Tim Hukum Soroti Sembilan Dugaan Kejanggalan dalam Kasus TPPU Eks Jampidsus Febrie Adriansyah

Anggota tim kuasa hukum, Febri Diansyah, menyampaikan temuan tersebut di Gedung Merah Putih KPK, Jakarta, Senin (3/8/2026). Menurutnya, tim hukum telah mengkaji dokumen penyidikan dan menemukan berbagai persoalan yang perlu mendapat perhatian.
“Kami mengidentifikasi setidaknya ada sembilan kejanggalan atau indikasi pelanggaran hukum acara dalam penanganan perkara Pak FA,” kata Febri.
Tim Hukum Soroti Isi Sprindik
Febri menjelaskan, penyidik menggabungkan perkara tindak pidana korupsi dan TPPU dalam satu surat perintah penyidikan (sprindik). Menurutnya, langkah itu tidak sesuai dengan ketentuan hukum.
Tim hukum juga menemukan ketidaksesuaian isi sprindik. Bagian pertimbangan memuat perkara Krakatau Steel, sedangkan bagian perintah mengarah pada penyidikan kasus batu bara. Ketidakkonsistenan itu dinilai menunjukkan kurangnya ketelitian dalam penyusunan dokumen.

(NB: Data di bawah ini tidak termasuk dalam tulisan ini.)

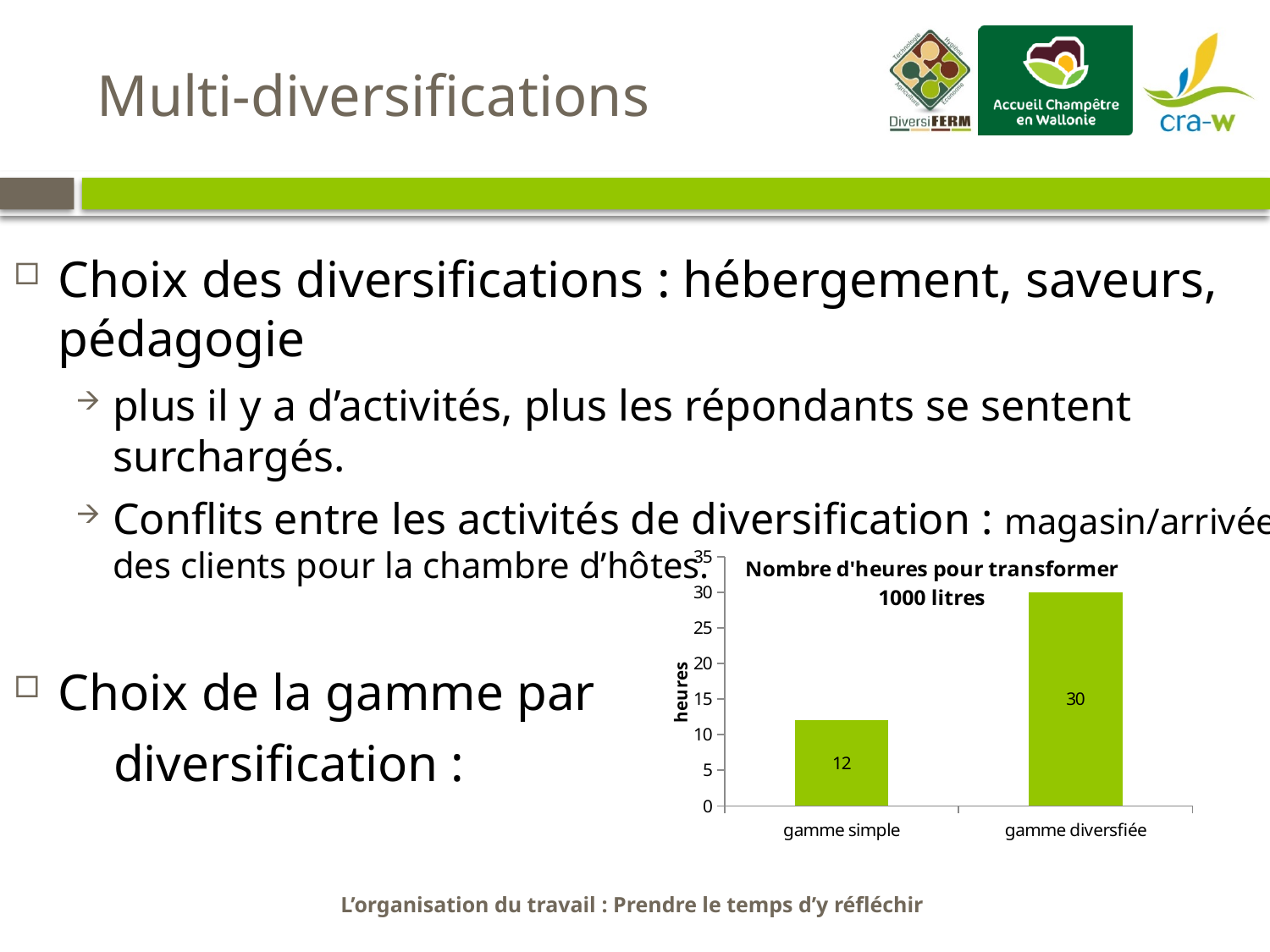
What is the value for gamme simple? 12 How many categories are shown on the x axis? 2 What is the difference between the values for gamme diversfiée and gamme simple? 18 Which category has the lowest value? gamme simple What is the value for gamme diversfiée? 30 What is the title of the chart? Nombre d'heures pour transformer 1000 litres What is the label of the y axis? heures Which category has the highest value? gamme diversfiée What kind of chart is shown? bar chart Is the value for gamme diversfiée greater or less than 25? greater Which is larger, the value for gamme simple or the value for gamme diversfiée? gamme diversfiée Is the value for gamme simple greater or less than 15? less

Selain itu, tim hukum menemukan kesalahan penulisan waktu tindak pidana. Dokumen tersebut menyebut dugaan korupsi terjadi pada rentang 2028 hingga 2026. Rentang waktu itu dinilai tidak logis.
Tim hukum juga menilai penyidik tidak menerapkan prinsip kehati-hatian saat menerbitkan surat perintah penahanan. Mereka menemukan beberapa poin pertimbangan penting tidak tercantum dalam dokumen tersebut.
Penetapan Tersangka Dipersoalkan
Tim kuasa hukum juga mempersoalkan dasar hukum penetapan tersangka TPPU terhadap Febrie. Mereka menilai penyidik masih menggunakan Pasal 3, 4, dan 5 Undang-Undang Nomor 8 Tahun 2010, padahal ketentuan tersebut telah diatur kembali dalam KUHP baru melalui Pasal 607.
Selain itu, tim hukum mempertanyakan kejelasan tindak pidana asal (predicate crime) yang menjadi dasar dugaan TPPU.
Mereka juga menilai surat perintah penahanan tidak memenuhi ketentuan Pasal 100 ayat (5) KUHAP karena tidak memuat syarat yang diwajibkan.
Menurut Febri, penyidik juga belum memenuhi hak tersangka untuk memperoleh penjelasan perkara secara jelas dengan bahasa yang mudah dipahami.
Tim hukum turut mempertanyakan pihak yang menandatangani sprindik. Mereka masih menelusuri apakah pejabat yang menandatangani dokumen tersebut memiliki kewenangan sesuai aturan internal Kejaksaan Agung.
Kejagung Titipkan Febrie di Rutan KPK
Sebelumnya, Kejaksaan Agung menahan Febrie Adriansyah selama 20 hari pertama di Rumah Tahanan KPK.
Jaksa Agung Muda Pengawasan (Jamwas) Rudi Margono mengatakan, Kejagung memilih Rutan KPK untuk memberikan perlindungan kepada Febrie. Selama menjabat sebagai Jampidsus, Febrie menangani sejumlah perkara besar sehingga memerlukan pengamanan khusus.
Rudi juga menjelaskan bahwa penempatan tersebut bertujuan menjaga akuntabilitas dan transparansi proses hukum. Langkah itu sekaligus memperkuat koordinasi antara Kejaksaan Agung dan KPK.
Juru Bicara KPK Budi Prasetyo menegaskan penitipan tahanan antarpenegak hukum merupakan praktik yang lazim. Lembaga penegak hukum dapat menerapkan mekanisme itu apabila kebutuhan penyidikan mengharuskannya.